La corsa al litio, fondamentale per le batterie, ma con un costo ambientale e sociale molto alto
Si fa presto a parlare di “rivoluzione green”. Il grido d’allarme arriva dal Sudamerica, dove il “colore verde” non è sinonimo di tutela dell’ambiente. Una tonalità intensa, più ancora dello smeraldo, che risalta in modo fortissimo rispetto alle pietre rossicce del deserto e al bianco dei depositi salini. Basta consultare una mappa satellitare sul nostro pc e passare a volo radente sul nord del Cile, sulla confinante Bolivia e poi, più a est, sul nordovest dell’Argentina. Spesso si incontrano delle zone di questo verde intenso: sono i bacini dove viene fatto depositare e viene inizialmente lavorato il litio, metallo essenziale oggi per tutte le batterie, a partire da quelle delle auto elettriche. La corsa ad accaparrarsi quello che rischia di diventare nei prossimi anni il minerale più ambito è già partita da diversi anni. E sta creando più problemi che opportunità alle economie locali
Si fa presto a parlare di “rivoluzione green”. Da Biden al Recovery Plan del Governo Draghi, comprensibilmente, i temi della sostenibilità e della transizione ecologica sono al primo posto dell’agenda politica. Ma bisogna stare attenti alle scorciatoie. Troppo facile e comoda, in per esempio, appare l’equazione tra sostenibilità e auto elettriche, la cui produzione e appetibilità, grazie anche agli incentivi, è in ascesa verticale. Il grido d’allarme arriva dal Sudamerica, dove il “colore verde” non è sinonimo di tutela dell’ambiente. Una tonalità intensa, più ancora dello smeraldo, che risalta in modo fortissimo rispetto alle pietre rossicce del deserto e al bianco dei depositi salini. Basta consultare una mappa satellitare sul nostro pc e passare a volo radente sul nord del Cile, sulla confinante Bolivia e poi, più a est, sul nordovest dell’Argentina. Spesso si incontrano delle zone di questo verde intenso: sono i bacini dove viene fatto depositare e viene inizialmente lavorato il litio, metallo essenziale oggi per tutte le batterie, a partire da quelle delle auto elettriche.
La corsa ad accaparrarsi quello che rischia di diventare nei prossimi anni il minerale più ambito è già partita da diversi anni.
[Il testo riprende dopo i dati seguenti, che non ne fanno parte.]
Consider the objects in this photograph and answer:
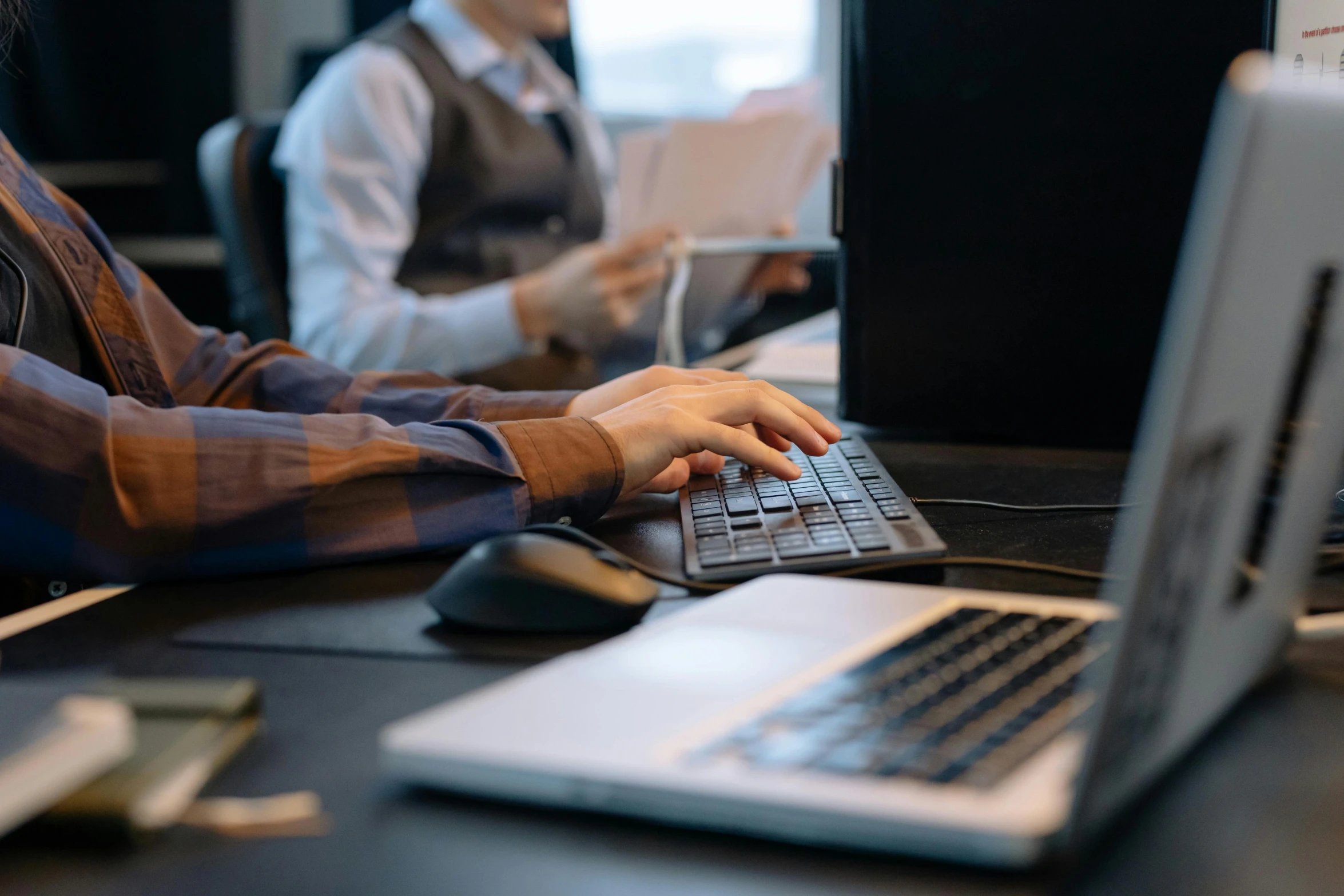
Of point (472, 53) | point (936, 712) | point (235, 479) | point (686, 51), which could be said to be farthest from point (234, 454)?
point (686, 51)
E sta creando più problemi che opportunità alle economie locali.
Paesi che complessivamente detengono, secondo alcune stime, oltre il 50 per cento (qualcuno afferma l’80 per cento) delle riserve mondiali di litio: appunto, Cile, Bolivia, Argentina. Un “triangolo” caratterizzato da territori singolari: altipiani desertici, a volte anche a 4mila metri d’altitudine, quasi completamente aridi, spesso attraversati da enormi distese di sale (la più grande salina del mondo, quella boliviana di Uyuni, è grande come l’intero Abruzzo).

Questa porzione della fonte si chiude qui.